**Extrait d'article:**
+ + +
Dans sa nouvelle création ALL (à la lisière), la chorégraphe nancéenne Marie Cambois s’inspire de la lenteur et du cinéma de David Lynch.
Composer pour d’autres que soi, depuis l’extérieur du plateau. Rien d’une évidence pour Marie Cambois, qui aime tant danser, éprouver ses contraintes, réfléchir la lenteur en regard de la présence, depuis longtemps déjà, de musiciens. Chorégraphe et danseuse dans l’âme, c’est pourtant le cinéma qui déborde, toujours, dans ses propos. Ainsi en va-t-il de son nouveau projet, ALL (à la lisière). Les ressorts empruntés au 7e art y sont légion, à l’instar de l’écriture d’un scénario confié à Sonia Larue à partir d’entretiens menés avec les deux danseuses et la comédienne du projet. « Il est comme une partition de la pièce parmi d’autres, racontant la rencontre de ces trois femmes dans une brasserie de gare, un endroit chargé et symbolique, où l’on se croise, se rapproche et se sépare, où se nouent les drames des départs et des retrouvailles », confie la metteuse en scène.
Comme un prétexte à des évocations et des pensées qui ne prennent toutefois pas le pas sur les autres éléments de l’écriture de cette pièce, dans laquelle tout concourt à un sentiment d’étrangeté. À l’opposé de sa dernière création d’ampleur, 131, dans laquelle tout était caché et où elle évoluait, seule, perdue dans le noir, Marie Cambois propose une scénographie sans coulisses, dessinée par la lumière. L’espace de jeu, délimité par la projection des lignes d’un rectangle, offre au regard « la fabrique de ce qui naît autant que ses diverses potentialités, dans un changement de focales guidé par le son et la musique, nous baladant comme dans les films ».
+ + +
**Données fournies:**

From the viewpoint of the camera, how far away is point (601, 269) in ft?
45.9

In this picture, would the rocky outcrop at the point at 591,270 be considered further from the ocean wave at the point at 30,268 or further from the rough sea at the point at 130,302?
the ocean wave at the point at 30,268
+ + +
**Travail à faire:**
1. Répondez aux questions suivantes à partir de l'article sur la pièce ALL (à la lisière).
(a) À qui l'écriture du scénario a-t-elle été confiée ?
(b) Dans quel lieu le scénario situe-t-il la rencontre des trois femmes ?
(c) Par quoi l'espace de jeu est-il délimité ?
2. Relevez toutes les personnes nommées dans l'article sur la pièce ALL (à la lisière).
3. Reprenez l'article sur la pièce ALL (à la lisière) à partir de sa dernière phrase et poursuivez-le.

**Réponses:**
1.
(a) À Sonia Larue.
(b) Dans une brasserie de gare.
(c) Par la projection des lignes d'un rectangle.

2. Marie Cambois, David Lynch, Sonia Larue

3.
Oscillations du temps
Autant d’éléments servant d’écrin à un flux continu de mouvements, dont les variations de temporalités s’appuient sur des effets cinétiques : ralentissements, accélérations, vibrations des intensités de présence. Dans cette danse-théâtre, tout ce qui l’anime depuis tant d’années s’entremêle : minimalisme, paroles portées, extrême lenteur, trouble de ce qui est exposé… quitte à désarçonner. Une posture assumée : « Je suis de celles qui se fichent de ne rien comprendre à un film comme Mulholland Drive car ce ne sont pas les réponses aux questions de sens que l’on peut se poser qui m’intéressent et me remuent, mais bien la grande place laissée à mes projections personnelles. »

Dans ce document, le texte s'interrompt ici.